Sinon, on n'aurait pas écrit Crime et châtiment."
Message reçu cinq sur cinq M.Braudeau!
Puis M. Sollers est venu expliquer aux musulmans ce qu'était l'humour, un droit fondamental
en France.
Dans le cas présent, les propos de l'écrivain français, ce n'est rien d'autre
que de l'humour.
L'avocat de Dalil Boubakeur s'est étonné :
" Pour vous, dire que l'islam est la religion la plus con, c'est de l'humour ?"
"Certainement!
Sinon, on est au bord du délit d'opinion, du délit de blasphème." a répliqué M. Sollers.
Si c'est lui
qui le dit!
Certains intellectuels présents sont aussi venus expliquer aux magistrats que l'auteur de Plateforme
a attaqué l'islam
soit, mais
seulement en tant que concept et attaquer un concept, tout le monde le sait,
n'est pas attaquer ceux qui le pratiquent.
Ainsi,
l'écrivain Dominique Noguez,
souligne qu'un « libre-penseur » peut critiquer un sytème de pensées, un concept
tel que le marxisme-léninisme, sans pour autant viser ceux qui
s'en recommandent.
Mais le César de la mise en scène sera sans nulle doute attribué à
Fernando Arrabal, 70 ans. Il débute le spectacle immédiatement,
A la question, "quelle est votre profession?" Il répond :
"piéton".
Quand on lui demande de lever la main droite et de dire
"je le jure", il proteste vertement :
"Oh! Mais c'est très fort, je le jure.
Est-ce que je peux dire, je promets ?"
Évoquant Socrate condamné à boire la ciguë,
il joint le geste à la parole et ôte de sa poche une mignonnette de whisky
qu'il porte à ses lèvres en disant :
" A votre santé, Monsieur le Président !" L'auditoire est conquis
et il rit franchement.
Puis, il raconte le témoignage que
Samuel Beckett lui avait apporté devant un tribunal franquiste
qui le poursuivait pour « délit d'opinion ».

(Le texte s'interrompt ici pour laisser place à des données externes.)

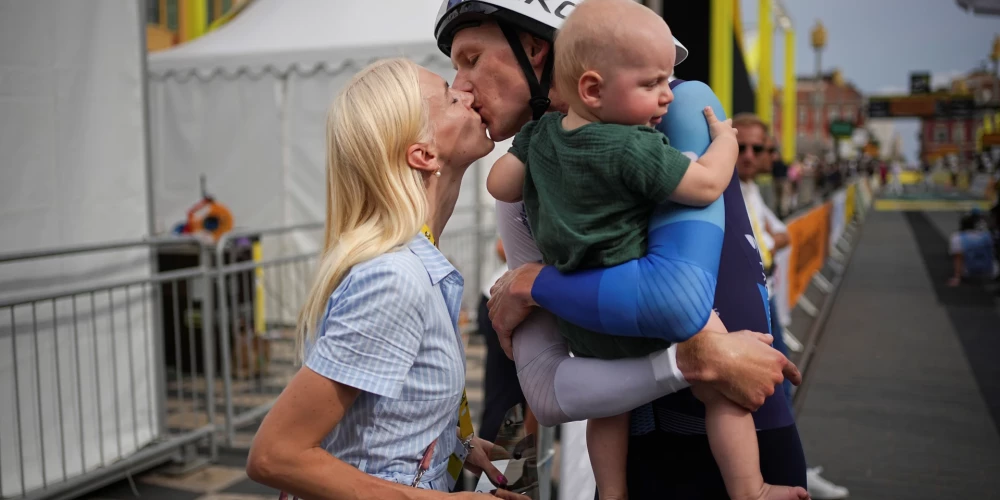 Jūlijā Krists Neilands piedalījās prestižajā "Tour de France", kur viņam klātienē juta līdzi ģimene (foto: Scanpix / AP)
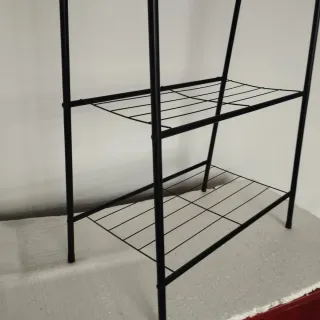 Burra para ropa de metal negra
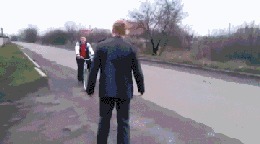 |搞笑GIF:左边妹子习惯打开了!右边的美女可就惨了!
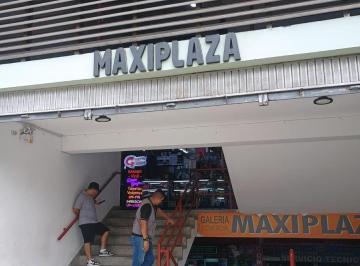 Local comercial · 14m² · 2 Dormitorios · Venta Local Centro Comercial Maxiplaza - Cercado de Lima (Jgonzales)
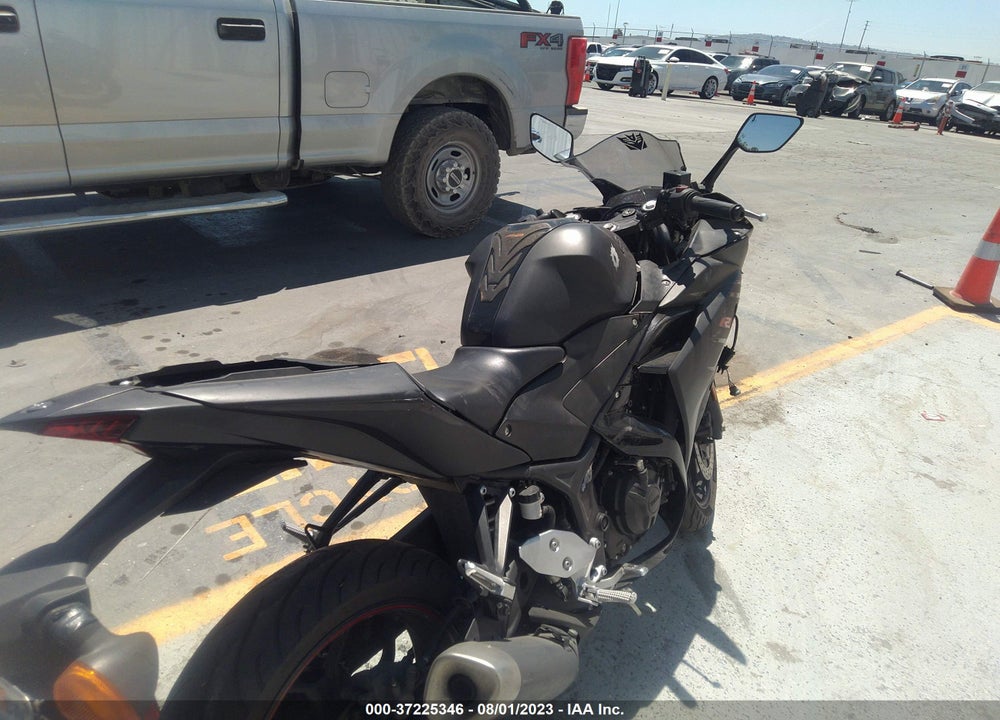 2017 YAMAHA YZFR3 VIN: MH3RH06Y5HK016242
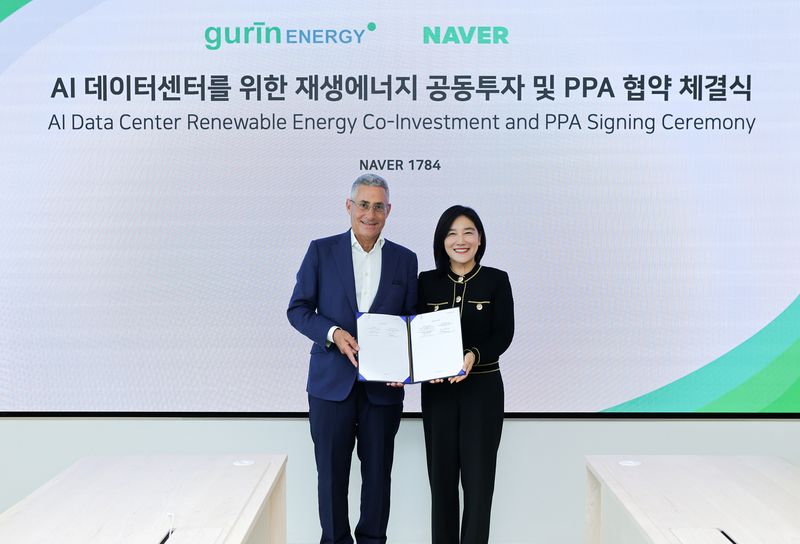 채선주 네이버 전략사업대표(오른쪽)와 아사드 라주크 거린에너지 대표가 MOU 체결 후 기념촬영을 하고 있다. 네이버 제공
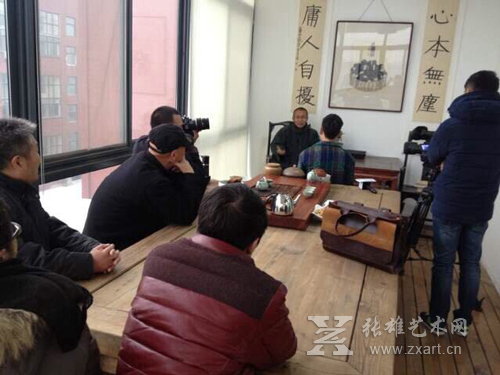 2014年12月11日，张雄艺术网记者到北京拜访荣宝斋画院研究创作中心主任老圃先生并进行专访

M.Beckett avait alors déclaré :
« Monsieur le juge, c'est beaucoup, ce que doit souffrir un poète pour écrire.
N'ajoutez rien à sa peine. »
L'audience qui s'est terminée tardivement m'a laissé un goût amer et de nombreuses questions
dont celle-ci : même si
la justice considère que les propos de Michel Houellebecq ne sont pas répréhensibles
pénalement et cela est sans doute justifié, l'émotion de la communauté musulmane
ne méritait-elle pas un procès plus serin et surtout plus respectueux?